(Study questions):
a - In the court opinion, on what date was the County Court judgment rendered?
b - Please list every crime the court opinion says the defendant was convicted of.
c - Rewrite everything in the court opinion from "Before: LAHTINEN, J.P., GARRY, ROSE, LYNCH" down to "the second degree.", putting "decision" in place of "judgment".

(Reading text):
********

Opinion
01-07-2016
George J. Hoffman Jr., Albany, for appellant. Robert M. Carney, District Attorney, Schenectady (Peter H. Willis of counsel), for respondent.
George J. Hoffman Jr., Albany, for appellant.
Robert M. Carney, District Attorney, Schenectady (Peter H. Willis of counsel), for respondent.
Before: LAHTINEN, J.P., GARRY, ROSE, LYNCH and DEVINE, JJ.
LAHTINEN, J.P.Appeal from a judgment of the County Court of Schenectady County (Giardino, J.), rendered May 2, 2011, upon a verdict convicting defendant of the crimes of attempted aggravated murder, criminal possession of a weapon in the third degree, reckless endangerment in the first degree, hindering prosecution in the first degree, perjury in the third degree and making an apparently sworn false statement in the second degree.

********

(Data block):
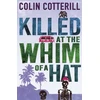 KNYGA Colin Cotterill Killed at the Whim of a Hat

********

(Answer list):
a - May 2, 2011

b -
- attempted aggravated murder
- criminal possession of a weapon in the third degree
- reckless endangerment in the first degree
- hindering prosecution in the first degree
- perjury in the third degree
- making an apparently sworn false statement in the second degree

c -
Before: LAHTINEN, J.P., GARRY, ROSE, LYNCH and DEVINE, JJ.
LAHTINEN, J.P.Appeal from a decision of the County Court of Schenectady County (Giardino, J.), rendered May 2, 2011, upon a verdict convicting defendant of the crimes of attempted aggravated murder, criminal possession of a weapon in the third degree, reckless endangerment in the first degree, hindering prosecution in the first degree, perjury in the third degree and making an apparently sworn false statement in the second degree.